Please print every one of the rows below unchanged, keeping their order.
+-------+
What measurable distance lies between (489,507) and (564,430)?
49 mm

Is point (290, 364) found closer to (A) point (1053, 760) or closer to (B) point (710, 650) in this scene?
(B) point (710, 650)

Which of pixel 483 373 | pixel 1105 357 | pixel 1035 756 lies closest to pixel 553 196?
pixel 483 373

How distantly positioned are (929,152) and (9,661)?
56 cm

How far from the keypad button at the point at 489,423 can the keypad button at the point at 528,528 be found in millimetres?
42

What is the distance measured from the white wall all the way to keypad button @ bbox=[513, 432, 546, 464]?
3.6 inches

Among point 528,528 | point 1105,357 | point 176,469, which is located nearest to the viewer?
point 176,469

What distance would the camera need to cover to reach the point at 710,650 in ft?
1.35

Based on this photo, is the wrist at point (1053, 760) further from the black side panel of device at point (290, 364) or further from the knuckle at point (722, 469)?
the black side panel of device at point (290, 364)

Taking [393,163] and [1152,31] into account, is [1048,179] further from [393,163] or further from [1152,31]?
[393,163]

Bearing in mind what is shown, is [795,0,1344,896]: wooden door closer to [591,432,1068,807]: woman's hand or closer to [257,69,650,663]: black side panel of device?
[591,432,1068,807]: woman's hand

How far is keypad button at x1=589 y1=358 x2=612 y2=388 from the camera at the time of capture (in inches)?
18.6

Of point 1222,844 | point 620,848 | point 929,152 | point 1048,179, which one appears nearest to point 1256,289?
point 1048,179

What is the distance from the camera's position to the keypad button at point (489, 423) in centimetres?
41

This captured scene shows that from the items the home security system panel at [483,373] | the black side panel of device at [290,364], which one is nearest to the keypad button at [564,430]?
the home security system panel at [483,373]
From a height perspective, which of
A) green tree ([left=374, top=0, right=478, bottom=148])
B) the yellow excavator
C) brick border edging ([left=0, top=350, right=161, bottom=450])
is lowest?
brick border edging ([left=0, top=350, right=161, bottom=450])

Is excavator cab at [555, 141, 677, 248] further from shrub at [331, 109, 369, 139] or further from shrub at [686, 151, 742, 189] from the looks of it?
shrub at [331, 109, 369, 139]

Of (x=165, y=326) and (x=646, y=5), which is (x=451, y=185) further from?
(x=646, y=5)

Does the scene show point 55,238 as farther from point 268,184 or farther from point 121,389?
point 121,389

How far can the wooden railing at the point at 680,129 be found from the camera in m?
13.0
+-------+
Solution to this task:
What measurable distance lies between (489,507) and (564,430)?
49 mm

Is point (290, 364) found closer to (A) point (1053, 760) or closer to (B) point (710, 650) in this scene?
(B) point (710, 650)

Which of pixel 483 373 | pixel 1105 357 | pixel 1035 756 lies closest to pixel 553 196?
pixel 483 373

How distantly positioned are (929,152) and (9,661)?
56 cm

How far from the keypad button at the point at 489,423 can the keypad button at the point at 528,528 be found in millimetres?
42

What is the distance measured from the white wall all the way to keypad button @ bbox=[513, 432, 546, 464]?
3.6 inches

Among point 528,528 | point 1105,357 | point 176,469, which is located nearest to the viewer?
point 176,469

What distance would the camera need to cover to reach the point at 710,650 in ft?
1.35

Based on this photo, is the wrist at point (1053, 760) further from the black side panel of device at point (290, 364) or further from the knuckle at point (722, 469)?
the black side panel of device at point (290, 364)

Taking [393,163] and [1152,31] into account, is [1048,179] further from [393,163] or further from [1152,31]?
[393,163]

Bearing in mind what is shown, is [795,0,1344,896]: wooden door closer to [591,432,1068,807]: woman's hand or closer to [257,69,650,663]: black side panel of device?
[591,432,1068,807]: woman's hand

How far is keypad button at x1=589 y1=358 x2=612 y2=388 from the camera at the time of capture (in inches)?
18.6

Of point 1222,844 | point 620,848 | point 929,152 | point 1048,179, which one appears nearest to point 1256,289?
point 1048,179

What is the distance from the camera's position to the keypad button at point (489, 423) in centimetres?
41

This captured scene shows that from the items the home security system panel at [483,373] | the black side panel of device at [290,364], which one is nearest to the keypad button at [564,430]?
the home security system panel at [483,373]
From a height perspective, which of
A) green tree ([left=374, top=0, right=478, bottom=148])
B) the yellow excavator
C) brick border edging ([left=0, top=350, right=161, bottom=450])
is lowest?
brick border edging ([left=0, top=350, right=161, bottom=450])

Is excavator cab at [555, 141, 677, 248] further from shrub at [331, 109, 369, 139] or further from shrub at [686, 151, 742, 189] from the looks of it?
shrub at [331, 109, 369, 139]

Of (x=165, y=326) and (x=646, y=5), which is (x=451, y=185) further from?
(x=646, y=5)

Does the scene show point 55,238 as farther from point 268,184 or farther from point 121,389?
point 121,389

How far can the wooden railing at the point at 680,129 be found from the camera in m?
13.0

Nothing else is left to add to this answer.